Défi a: Extrayez chaque ligne des enregistrements qui contient la chaîne « distance ». La casse compte.

Texte:
= = = = = = =

Les ambassadeurs du roi de Mexico, voulant donner à Fernand Cortez une haute idée de la puissance de leur maître, après lui avoir dit qu’il avait trente vassaux, que chacun pouvait réunir cent mille guerriers et que lui-même résidait dans la ville la plus belle et la plus forte qui existât au monde, ajoutèrent qu’il était tenu envers les dieux à leur sacrifier cinquante mille hommes par an. Ils dirent même qu’il se maintenait en état de guerre avec certains grands peuples voisins, non seulement pour exercer la jeunesse de son empire, mais surtout pour pouvoir fournir à ces sacrifices avec des prisonniers de guerre. — Ailleurs, dans un bourg, à l’occasion de la venue de ce même Fernand Cortez, on sacrifia d’une seule fois cinquante hommes en son honneur. — Encore un fait : quelques-uns de ces peuples vaincus par lui, lui envoyèrent une députation pour reconnaître son autorité et rechercher son amitié ; ces messagers lui offrirent des présents de trois sortes, en lui disant : « Seigneur, voilà cinq esclaves : si tu es un dieu fier, qui se nourrisse de chair et de sang, mange-les, nous ne t’en aimerons que davantage ; si tu es un dieu débonnaire, voilà de l’encens et des plumes ; si tu es un homme, prends les oiseaux et les fruits que voici. »

= = = = = = =

Les données:
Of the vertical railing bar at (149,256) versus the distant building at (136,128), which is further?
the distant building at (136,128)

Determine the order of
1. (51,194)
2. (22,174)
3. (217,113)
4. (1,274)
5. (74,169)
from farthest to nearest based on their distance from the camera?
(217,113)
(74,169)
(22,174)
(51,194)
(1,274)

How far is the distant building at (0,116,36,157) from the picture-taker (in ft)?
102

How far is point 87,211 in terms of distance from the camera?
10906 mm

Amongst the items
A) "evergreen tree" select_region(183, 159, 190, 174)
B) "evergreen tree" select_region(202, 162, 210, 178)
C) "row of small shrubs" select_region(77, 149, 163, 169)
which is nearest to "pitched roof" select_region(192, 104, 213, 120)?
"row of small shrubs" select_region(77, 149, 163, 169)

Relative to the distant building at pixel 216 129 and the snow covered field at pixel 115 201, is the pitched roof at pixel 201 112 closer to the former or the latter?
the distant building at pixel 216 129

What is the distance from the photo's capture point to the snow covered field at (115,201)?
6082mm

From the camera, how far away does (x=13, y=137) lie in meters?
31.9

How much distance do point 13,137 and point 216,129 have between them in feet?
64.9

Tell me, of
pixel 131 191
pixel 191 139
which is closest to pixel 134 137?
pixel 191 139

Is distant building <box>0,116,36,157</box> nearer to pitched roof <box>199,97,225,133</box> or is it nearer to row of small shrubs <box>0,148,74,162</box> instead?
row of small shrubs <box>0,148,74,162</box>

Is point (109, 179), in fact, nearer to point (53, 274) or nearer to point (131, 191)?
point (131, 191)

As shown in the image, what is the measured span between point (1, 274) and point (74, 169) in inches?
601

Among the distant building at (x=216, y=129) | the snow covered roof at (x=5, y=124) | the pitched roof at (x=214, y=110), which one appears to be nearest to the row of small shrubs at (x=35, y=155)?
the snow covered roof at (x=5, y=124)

= = = = = = =

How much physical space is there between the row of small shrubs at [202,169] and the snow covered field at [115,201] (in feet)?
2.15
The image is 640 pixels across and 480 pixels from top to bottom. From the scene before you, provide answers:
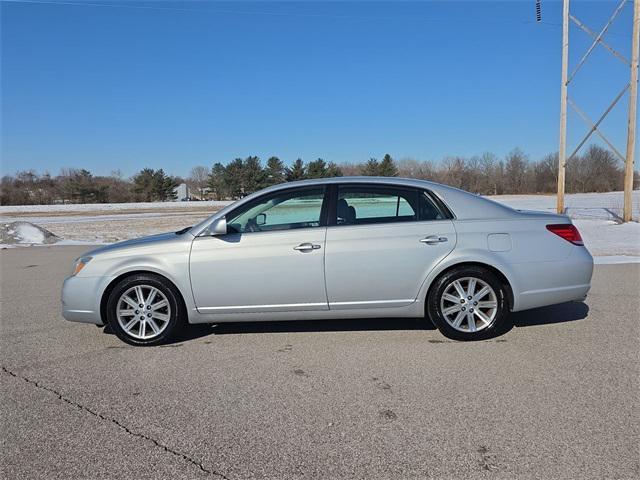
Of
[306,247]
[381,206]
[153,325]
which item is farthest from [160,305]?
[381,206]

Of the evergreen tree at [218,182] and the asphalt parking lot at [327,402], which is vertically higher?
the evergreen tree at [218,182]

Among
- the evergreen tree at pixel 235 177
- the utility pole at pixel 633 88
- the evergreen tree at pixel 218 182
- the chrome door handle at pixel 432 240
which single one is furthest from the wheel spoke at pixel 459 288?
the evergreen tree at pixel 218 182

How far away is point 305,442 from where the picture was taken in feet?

= = = = = = =

Défi b: Énumérez les présents que les messagers offrent à Fernand Cortez dans le texte.

Solution a:
from farthest to nearest based on their distance from the camera?
How far is point 87,211 in terms of distance from the camera?
What is the distance from the photo's capture point to the snow covered field at (115,201)?
How much distance do point 13,137 and point 216,129 have between them in feet?

Solution b:
- cinq esclaves
- de l'encens
- des plumes
- des oiseaux
- des fruits